Diez mujeres, siete de ellas negras, ocupaban los bancos de madera colocados frente al televisor del dormitorio C. Estaban esperando a que comenzase su serie favorita. Debbie bajó de la segunda grada, situada encima de sus cabezas, y se puso delante del aparato.
—¿Qué hace ésa?
—Va a ensayar su numerito delante de nosotras.
—Aún estoy preparándolo —explicó Debbie—. Se titula: «Cómo me timaron cincuenta mil dólares y acabé en el talego.»
—¿Es divertido?
—Eso es lo que quiero que me digáis.
—¿Cincuenta mil? ¿Dónde robaste tú todo ese dinero?
—Lo gané trabajando.
—¿Haciendo la calle?
—Debería darte vergüenza. Debbie es abogada: se folla a la gente en el juzgado, no en la cama.
—No soy abogada.
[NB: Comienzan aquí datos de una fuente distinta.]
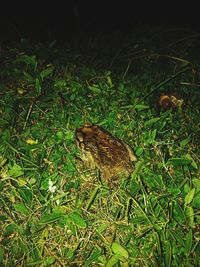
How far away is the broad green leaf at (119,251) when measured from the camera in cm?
165

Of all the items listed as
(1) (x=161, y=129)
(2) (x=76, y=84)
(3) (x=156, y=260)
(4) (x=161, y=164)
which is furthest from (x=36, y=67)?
(3) (x=156, y=260)

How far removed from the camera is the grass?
1.72 metres

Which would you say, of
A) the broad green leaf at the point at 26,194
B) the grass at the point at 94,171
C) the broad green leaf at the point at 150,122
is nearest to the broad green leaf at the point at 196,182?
the grass at the point at 94,171

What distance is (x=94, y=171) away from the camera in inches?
79.6

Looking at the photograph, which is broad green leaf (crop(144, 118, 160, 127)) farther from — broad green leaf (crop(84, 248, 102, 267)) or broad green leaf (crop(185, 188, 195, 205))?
broad green leaf (crop(84, 248, 102, 267))

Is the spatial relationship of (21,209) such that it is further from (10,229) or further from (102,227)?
(102,227)

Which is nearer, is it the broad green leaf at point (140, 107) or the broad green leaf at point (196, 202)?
the broad green leaf at point (196, 202)

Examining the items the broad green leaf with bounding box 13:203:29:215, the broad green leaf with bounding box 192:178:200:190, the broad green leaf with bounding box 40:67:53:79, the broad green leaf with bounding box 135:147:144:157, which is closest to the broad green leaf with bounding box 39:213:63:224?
the broad green leaf with bounding box 13:203:29:215

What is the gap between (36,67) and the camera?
8.73ft

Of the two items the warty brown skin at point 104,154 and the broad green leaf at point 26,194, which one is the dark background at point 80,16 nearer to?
the warty brown skin at point 104,154

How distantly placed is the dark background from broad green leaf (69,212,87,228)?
6.66 feet

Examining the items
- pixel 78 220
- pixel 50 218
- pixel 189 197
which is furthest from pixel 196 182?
pixel 50 218

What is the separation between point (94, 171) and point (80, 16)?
6.25 ft

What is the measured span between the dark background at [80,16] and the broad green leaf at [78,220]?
2.03 meters
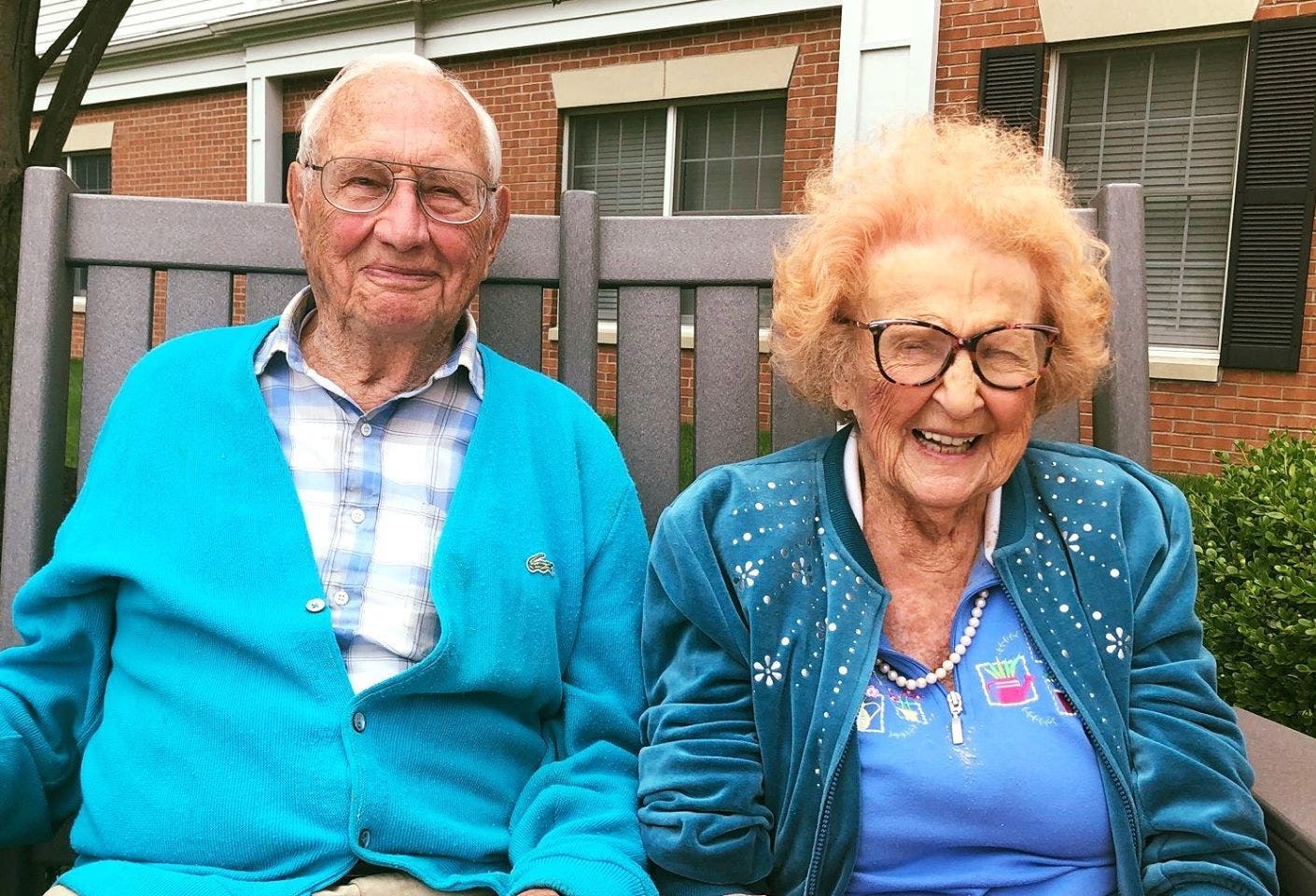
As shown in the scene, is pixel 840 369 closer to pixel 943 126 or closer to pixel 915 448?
pixel 915 448

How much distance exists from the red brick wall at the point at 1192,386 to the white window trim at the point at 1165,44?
8 centimetres

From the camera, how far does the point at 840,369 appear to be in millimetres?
1637

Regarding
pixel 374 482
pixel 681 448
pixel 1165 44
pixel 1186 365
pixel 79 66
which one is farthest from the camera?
pixel 1165 44

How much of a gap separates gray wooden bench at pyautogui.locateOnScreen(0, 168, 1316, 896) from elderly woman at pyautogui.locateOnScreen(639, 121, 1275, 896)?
14.9 inches

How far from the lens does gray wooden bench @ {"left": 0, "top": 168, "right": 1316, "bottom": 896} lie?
1947mm

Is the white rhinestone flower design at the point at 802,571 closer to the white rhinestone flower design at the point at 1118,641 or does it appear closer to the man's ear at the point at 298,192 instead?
the white rhinestone flower design at the point at 1118,641

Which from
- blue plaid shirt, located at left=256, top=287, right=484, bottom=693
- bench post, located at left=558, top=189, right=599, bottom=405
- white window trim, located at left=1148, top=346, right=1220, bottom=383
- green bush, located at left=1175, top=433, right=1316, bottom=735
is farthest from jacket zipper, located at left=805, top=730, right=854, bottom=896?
white window trim, located at left=1148, top=346, right=1220, bottom=383

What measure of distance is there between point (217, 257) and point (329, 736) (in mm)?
976

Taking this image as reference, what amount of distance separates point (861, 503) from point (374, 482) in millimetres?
772

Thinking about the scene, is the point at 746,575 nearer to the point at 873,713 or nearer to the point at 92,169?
the point at 873,713

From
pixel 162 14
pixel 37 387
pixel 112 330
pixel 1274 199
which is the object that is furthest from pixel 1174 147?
pixel 162 14

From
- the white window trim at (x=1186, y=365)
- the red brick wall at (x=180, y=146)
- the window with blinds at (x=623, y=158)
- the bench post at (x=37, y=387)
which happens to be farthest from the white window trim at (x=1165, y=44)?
the red brick wall at (x=180, y=146)

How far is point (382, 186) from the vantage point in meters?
1.75

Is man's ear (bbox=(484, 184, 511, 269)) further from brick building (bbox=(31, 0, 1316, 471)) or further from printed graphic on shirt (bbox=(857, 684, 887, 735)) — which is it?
brick building (bbox=(31, 0, 1316, 471))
Hice los primeros cursos de derecho, pero luego lo dejé.
—¿Entonces por qué fuiste a la universidad?
—Pensaba que quería ejercer. —Debbie hizo una pausa, decidió dejar el numerito para otra ocasión y dijo—: ¿Puedo preguntaros una cosa? ¿Cuál es la mejor manera de ganar un montón de dinero sin dar golpe?
—Ganar el primer premio de la lotería.
—Encontrar a un tío rico.
—Anda, ¿y luego quién le aguanta todas sus gilipolleces?
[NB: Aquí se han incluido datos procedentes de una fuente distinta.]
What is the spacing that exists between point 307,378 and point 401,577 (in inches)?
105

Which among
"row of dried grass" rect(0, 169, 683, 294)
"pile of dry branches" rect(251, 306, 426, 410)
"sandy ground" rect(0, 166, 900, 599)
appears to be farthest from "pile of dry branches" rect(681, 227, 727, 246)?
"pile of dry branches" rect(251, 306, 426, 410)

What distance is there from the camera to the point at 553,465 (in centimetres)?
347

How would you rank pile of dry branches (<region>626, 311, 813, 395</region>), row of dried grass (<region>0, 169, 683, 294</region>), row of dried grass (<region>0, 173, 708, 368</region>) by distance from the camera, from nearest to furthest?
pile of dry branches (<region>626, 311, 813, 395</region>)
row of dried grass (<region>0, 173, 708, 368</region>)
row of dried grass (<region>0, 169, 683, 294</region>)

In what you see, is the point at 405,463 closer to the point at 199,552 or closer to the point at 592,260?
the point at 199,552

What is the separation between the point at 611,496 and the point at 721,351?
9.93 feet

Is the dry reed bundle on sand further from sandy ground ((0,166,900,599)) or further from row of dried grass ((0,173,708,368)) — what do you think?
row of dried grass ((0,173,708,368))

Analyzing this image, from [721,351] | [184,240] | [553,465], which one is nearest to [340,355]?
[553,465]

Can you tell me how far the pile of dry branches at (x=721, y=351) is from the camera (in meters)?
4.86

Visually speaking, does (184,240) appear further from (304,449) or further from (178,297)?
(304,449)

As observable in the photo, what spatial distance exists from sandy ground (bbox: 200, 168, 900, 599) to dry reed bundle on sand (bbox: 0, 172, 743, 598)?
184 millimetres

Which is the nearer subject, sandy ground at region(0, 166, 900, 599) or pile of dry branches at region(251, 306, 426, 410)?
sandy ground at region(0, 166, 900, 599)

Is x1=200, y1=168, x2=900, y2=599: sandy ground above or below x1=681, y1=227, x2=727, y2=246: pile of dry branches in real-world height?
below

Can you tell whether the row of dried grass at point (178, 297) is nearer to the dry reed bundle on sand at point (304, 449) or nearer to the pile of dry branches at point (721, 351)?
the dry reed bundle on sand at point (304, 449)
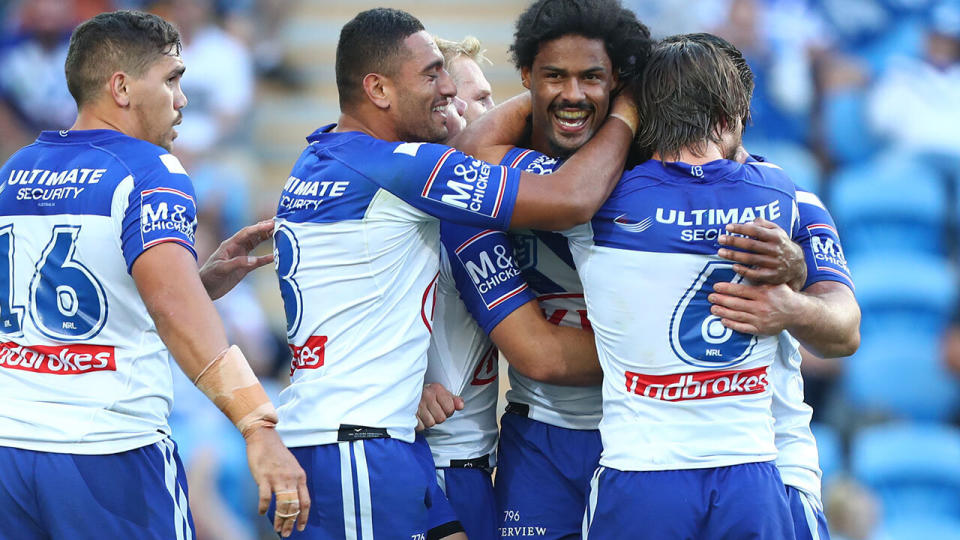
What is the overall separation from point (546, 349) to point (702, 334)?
1.97 ft

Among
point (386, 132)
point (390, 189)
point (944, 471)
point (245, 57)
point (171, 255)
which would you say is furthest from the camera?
point (245, 57)

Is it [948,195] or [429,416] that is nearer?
[429,416]

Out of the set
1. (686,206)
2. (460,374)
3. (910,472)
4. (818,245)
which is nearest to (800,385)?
(818,245)

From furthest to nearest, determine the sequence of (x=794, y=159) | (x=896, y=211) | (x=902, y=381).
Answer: (x=794, y=159), (x=896, y=211), (x=902, y=381)

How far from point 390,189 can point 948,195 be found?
723cm

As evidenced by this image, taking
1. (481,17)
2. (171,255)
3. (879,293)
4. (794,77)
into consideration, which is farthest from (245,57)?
(171,255)

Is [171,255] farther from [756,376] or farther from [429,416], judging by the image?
[756,376]

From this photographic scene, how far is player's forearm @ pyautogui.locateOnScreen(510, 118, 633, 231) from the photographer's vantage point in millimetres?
3861

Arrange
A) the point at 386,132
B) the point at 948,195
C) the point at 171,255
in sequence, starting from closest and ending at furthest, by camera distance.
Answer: the point at 171,255
the point at 386,132
the point at 948,195

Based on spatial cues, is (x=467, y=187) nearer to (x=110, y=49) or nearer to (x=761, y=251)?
(x=761, y=251)

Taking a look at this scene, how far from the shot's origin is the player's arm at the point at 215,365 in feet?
11.5

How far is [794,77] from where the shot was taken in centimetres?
1011

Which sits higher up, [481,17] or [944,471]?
[481,17]

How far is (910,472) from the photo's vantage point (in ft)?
29.6
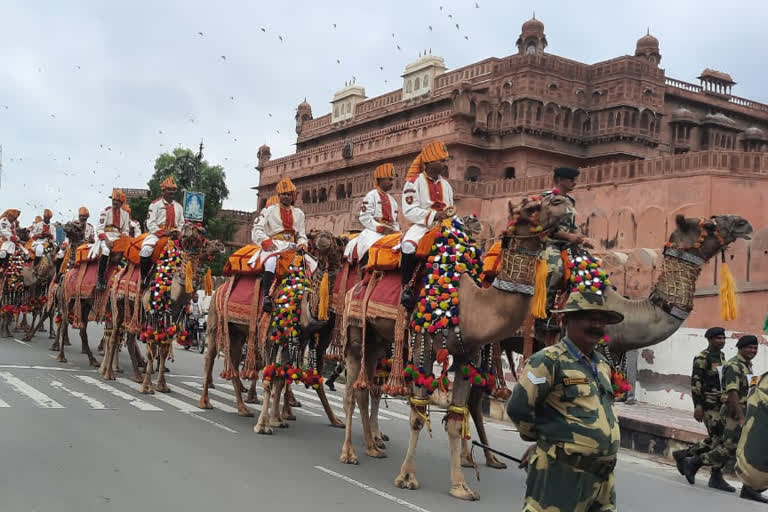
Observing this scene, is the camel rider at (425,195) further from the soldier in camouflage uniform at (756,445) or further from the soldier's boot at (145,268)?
the soldier's boot at (145,268)

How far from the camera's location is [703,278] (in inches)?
1044

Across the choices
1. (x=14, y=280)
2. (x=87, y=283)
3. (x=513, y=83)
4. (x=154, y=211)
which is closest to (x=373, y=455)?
(x=154, y=211)

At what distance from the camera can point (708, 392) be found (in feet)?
32.8

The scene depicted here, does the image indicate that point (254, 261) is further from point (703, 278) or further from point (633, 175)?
point (633, 175)

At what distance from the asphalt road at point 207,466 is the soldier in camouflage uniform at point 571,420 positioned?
3.03 metres

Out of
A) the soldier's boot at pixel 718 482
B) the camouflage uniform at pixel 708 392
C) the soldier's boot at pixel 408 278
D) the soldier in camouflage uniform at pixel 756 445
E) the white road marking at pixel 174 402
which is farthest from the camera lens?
the white road marking at pixel 174 402

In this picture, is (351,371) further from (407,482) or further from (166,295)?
(166,295)

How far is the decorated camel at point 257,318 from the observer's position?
35.3 ft

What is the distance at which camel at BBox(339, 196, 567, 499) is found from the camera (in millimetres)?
7020

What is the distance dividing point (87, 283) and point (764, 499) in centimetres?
1349

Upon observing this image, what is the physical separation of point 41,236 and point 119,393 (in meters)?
11.3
—¿Y un atraco a mano armada? —preguntó Debbie.
—Si una quiere llegar lejos, tiene que robar.
—¿Alguna de vosotras, chicas, ha atracado un banco alguna vez?
Se miraron unas a otras y se pusieron a hablar entre sí:
—Bueno, yo conozco gente que lo ha hecho.
—Rosella la del B ha atracado uno. ¿Sabes a quién me refiero?
—Ah, sí. Rosella…
—Rosella le debía quinientos a un abogado. Entró en el banco con el arma de su chico y le dijo a la cajera: «Dame quinientos dólares, colega.» Se llevó la pasta y pagó al abogado.
—¿Y tú cuál piensas que es la mejor manera? —le preguntó una de las mujeres a Debbie.
—Quiero ser humorista. Pero también quiero darle un palo al hijoputa que me lo dio a mí.
La «madre» del grupo, a la que habían condenado a veinticuatro años por matar a su marido con una sartén de hierro colado, le aconsejó:
—Ahórrate el rollo cómico, encanto, y dedícate a dar palos. No has dicho nada divertido desde que te has puesto ahí delante.
Mientras regresa a casa con Mary Pat y las niñas, Fran vuelve a pensar en su fantasía favorita del momento.
A Debbie la ponen en libertad y él le tiene preparado un piso amueblado en Somerset, donde vivía antes, a escasos seis kilómetros de su casa de Bloomfield Hills. Le ayuda a instalarse, quizá pintan una habitación, cambian los muebles de sitio, y compran algo de comida y alcohol. Toman una copa, se relajan. «Chico, da gusto sentarse de una vez, ¿eh?» Debbie se pone ciega. Lógicamente, está algo salida, pues no se ha acostado con nadie desde hace casi tres años. Entonces le echa una mirada, la misma que lleva esperando verle desde que se conocieron y ella empezó a trabajar para él, la mirada con la que le da a entender que no le importaría liarse con él, pero no muy en serio, sólo para divertirse un rato. Como cuando uno se lanza y luego dice: «Joder, ¿qué ha pasado?»
Años atrás, Fran le había contado a Terry que nunca había ligado con una tía en un bar, ni siquiera de soltero. Su hermano le preguntó: «¿Nunca lo has intentado o nunca lo has conseguido?» Él le respondió que nunca lo había intentado. ¿Por qué no tenía la misma confianza en un bar que en el juzgado? Terry le dijo entonces: «Vas demasiado arreglado. Pierde un poco de peso y deja de cortarte el pelo durante una temporada.»
La respuesta de Terry a cualquier problema se basaba en el principio de la serenidad. Si puedes resolverlo, adelante. Si no, que le den.